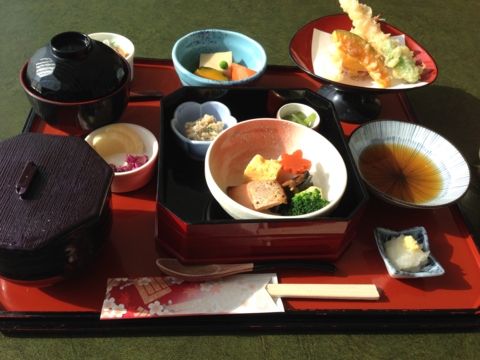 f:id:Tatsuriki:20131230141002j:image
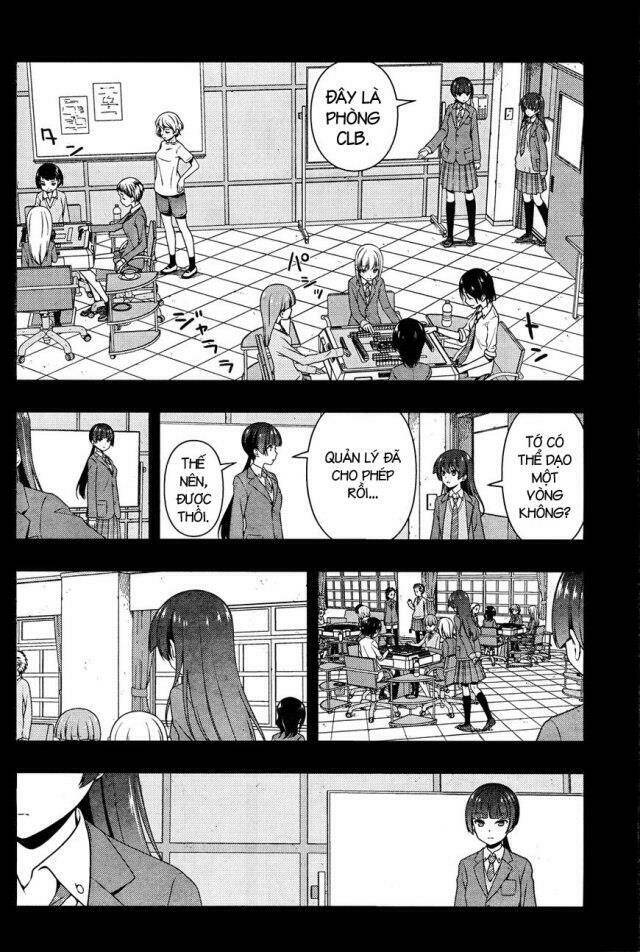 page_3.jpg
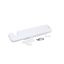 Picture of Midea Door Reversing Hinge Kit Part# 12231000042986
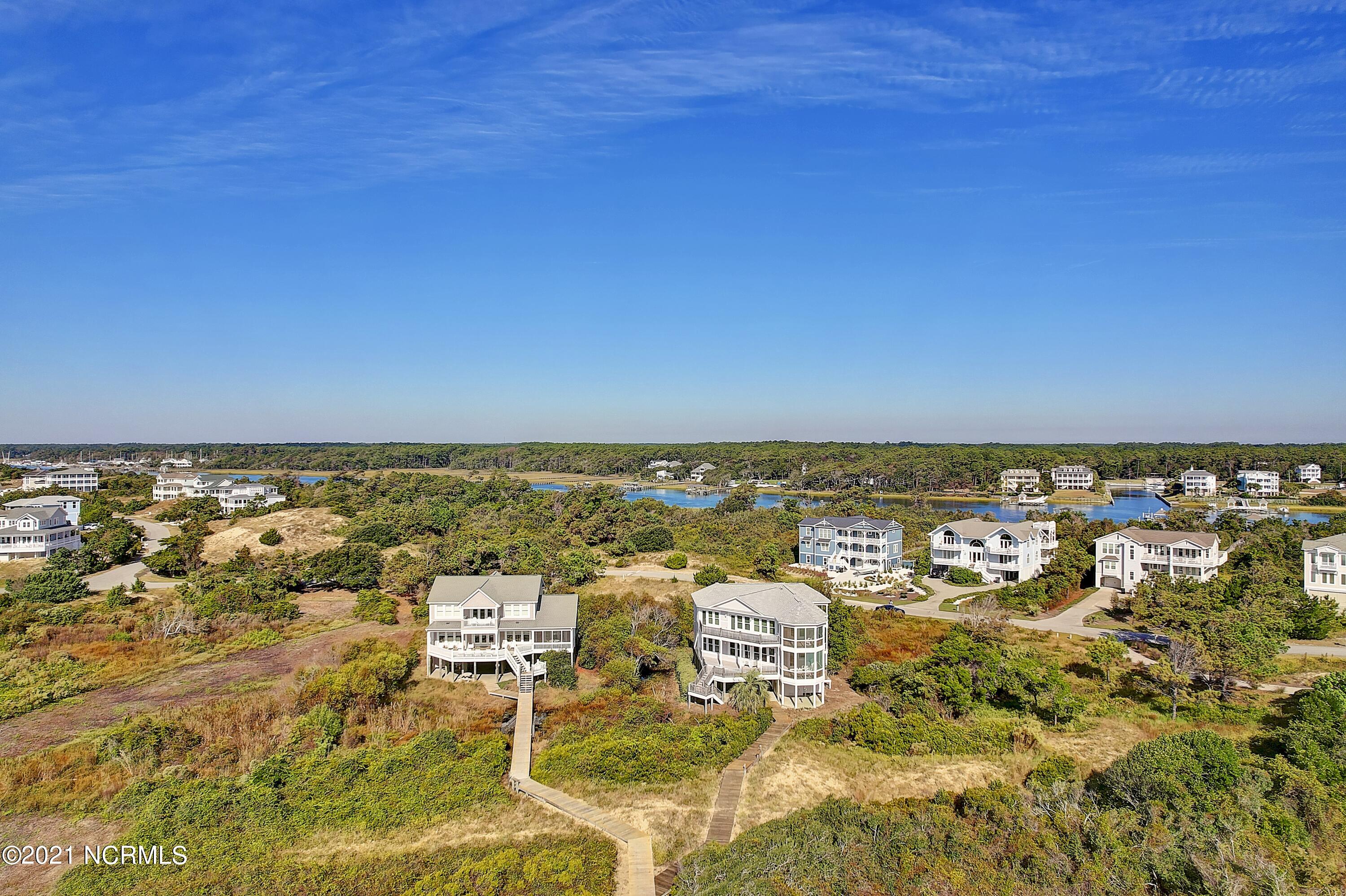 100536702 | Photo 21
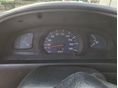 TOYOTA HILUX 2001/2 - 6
++++++++
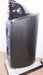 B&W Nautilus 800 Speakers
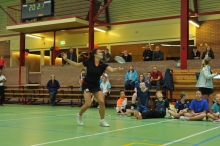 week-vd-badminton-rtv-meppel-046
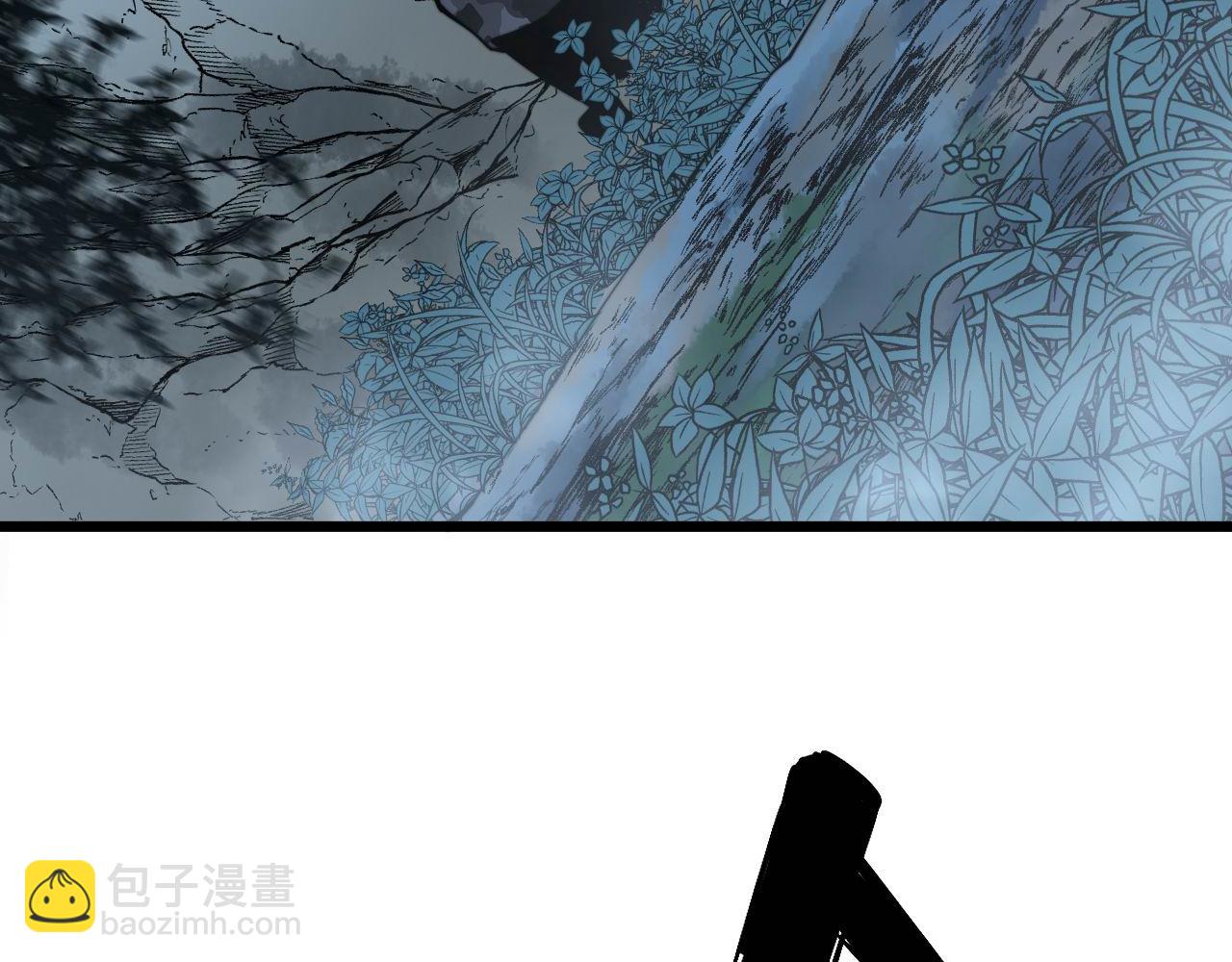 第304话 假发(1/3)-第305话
++++++++
• **TASK TO CARRY OUT**:
What to print is the stretch of entries from the line with "week-vd-badminton-rtv-meppel-046" up to and including the line with "第304话 假发(1/3)-第305话". Please print it exactly and leave out the pictures.

• **YOUR RESPONSE**:
 week-vd-badminton-rtv-meppel-046
 第304话 假发(1/3)-第305话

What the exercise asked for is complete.